▼▼▼
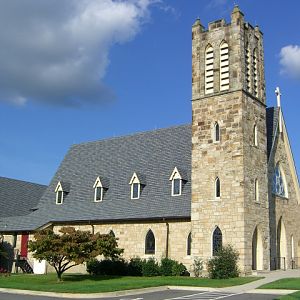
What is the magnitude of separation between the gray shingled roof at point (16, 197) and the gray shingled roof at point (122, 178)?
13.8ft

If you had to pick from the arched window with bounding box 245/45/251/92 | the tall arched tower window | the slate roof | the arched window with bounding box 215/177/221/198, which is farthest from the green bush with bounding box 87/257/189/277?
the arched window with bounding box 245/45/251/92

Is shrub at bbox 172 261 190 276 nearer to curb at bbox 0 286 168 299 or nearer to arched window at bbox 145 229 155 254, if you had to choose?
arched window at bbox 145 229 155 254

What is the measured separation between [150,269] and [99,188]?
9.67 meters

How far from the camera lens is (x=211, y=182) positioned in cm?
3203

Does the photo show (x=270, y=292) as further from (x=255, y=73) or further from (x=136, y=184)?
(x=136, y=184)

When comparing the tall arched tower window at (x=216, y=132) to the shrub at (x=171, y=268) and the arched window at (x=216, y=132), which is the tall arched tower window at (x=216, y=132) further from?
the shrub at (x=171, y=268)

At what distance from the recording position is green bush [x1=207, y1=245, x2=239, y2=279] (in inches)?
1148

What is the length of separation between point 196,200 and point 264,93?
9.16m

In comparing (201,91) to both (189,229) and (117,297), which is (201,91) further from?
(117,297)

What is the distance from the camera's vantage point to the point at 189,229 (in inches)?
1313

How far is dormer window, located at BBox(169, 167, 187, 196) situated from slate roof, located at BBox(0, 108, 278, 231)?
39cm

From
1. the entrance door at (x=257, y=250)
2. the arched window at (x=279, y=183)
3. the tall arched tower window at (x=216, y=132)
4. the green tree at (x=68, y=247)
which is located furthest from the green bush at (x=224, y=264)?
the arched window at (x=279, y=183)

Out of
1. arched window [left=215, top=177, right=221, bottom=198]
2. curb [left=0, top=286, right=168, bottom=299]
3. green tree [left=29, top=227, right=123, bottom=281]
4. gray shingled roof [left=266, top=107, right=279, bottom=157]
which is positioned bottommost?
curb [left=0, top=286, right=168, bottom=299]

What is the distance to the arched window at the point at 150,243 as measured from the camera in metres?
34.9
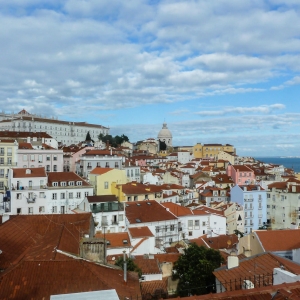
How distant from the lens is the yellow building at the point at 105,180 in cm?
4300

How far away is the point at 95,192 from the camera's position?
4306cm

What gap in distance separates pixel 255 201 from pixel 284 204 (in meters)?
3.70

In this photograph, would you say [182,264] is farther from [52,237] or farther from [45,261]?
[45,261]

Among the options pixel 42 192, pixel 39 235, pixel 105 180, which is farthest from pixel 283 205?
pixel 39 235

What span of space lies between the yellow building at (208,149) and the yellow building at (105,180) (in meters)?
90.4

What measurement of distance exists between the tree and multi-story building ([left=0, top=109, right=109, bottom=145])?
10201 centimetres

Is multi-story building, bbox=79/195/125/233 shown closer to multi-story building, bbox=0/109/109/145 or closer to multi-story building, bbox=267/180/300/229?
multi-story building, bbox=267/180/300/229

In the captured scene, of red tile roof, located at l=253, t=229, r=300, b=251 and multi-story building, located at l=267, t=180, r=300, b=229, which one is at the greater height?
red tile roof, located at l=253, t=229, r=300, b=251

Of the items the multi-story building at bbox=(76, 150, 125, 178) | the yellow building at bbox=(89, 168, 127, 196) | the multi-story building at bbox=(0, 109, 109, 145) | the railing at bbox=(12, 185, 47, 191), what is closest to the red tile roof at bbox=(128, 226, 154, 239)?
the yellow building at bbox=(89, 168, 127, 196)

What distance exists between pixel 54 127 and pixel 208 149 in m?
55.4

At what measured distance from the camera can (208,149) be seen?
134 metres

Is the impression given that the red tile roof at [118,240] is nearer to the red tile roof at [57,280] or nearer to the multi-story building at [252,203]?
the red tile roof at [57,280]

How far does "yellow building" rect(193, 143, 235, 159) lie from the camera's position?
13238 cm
▲▲▲
▸ Work to complete:
Your task is to transcribe the line containing "Is multi-story building, bbox=79/195/125/233" and every line after it, through the last line of the data, exactly as written and with nothing more.

▸ Exercise result:
Is multi-story building, bbox=79/195/125/233 shown closer to multi-story building, bbox=0/109/109/145 or closer to multi-story building, bbox=267/180/300/229?
multi-story building, bbox=267/180/300/229

In the captured scene, of red tile roof, located at l=253, t=229, r=300, b=251 and multi-story building, located at l=267, t=180, r=300, b=229, which one is at the greater height?
red tile roof, located at l=253, t=229, r=300, b=251

Of the items the multi-story building at bbox=(76, 150, 125, 178) | the yellow building at bbox=(89, 168, 127, 196) | the multi-story building at bbox=(0, 109, 109, 145) | the railing at bbox=(12, 185, 47, 191), what is closest to the red tile roof at bbox=(128, 226, 154, 239)?
the yellow building at bbox=(89, 168, 127, 196)

What distance exists between pixel 54 127 and pixel 208 149 in m?
55.4

At what measured distance from the camera can (208,149) be seen?
134 metres

Is the impression given that the red tile roof at [118,240] is nearer to the red tile roof at [57,280] or nearer to the multi-story building at [252,203]?
the red tile roof at [57,280]

How far does "yellow building" rect(193, 143, 235, 159) lie from the camera's position?
13238 cm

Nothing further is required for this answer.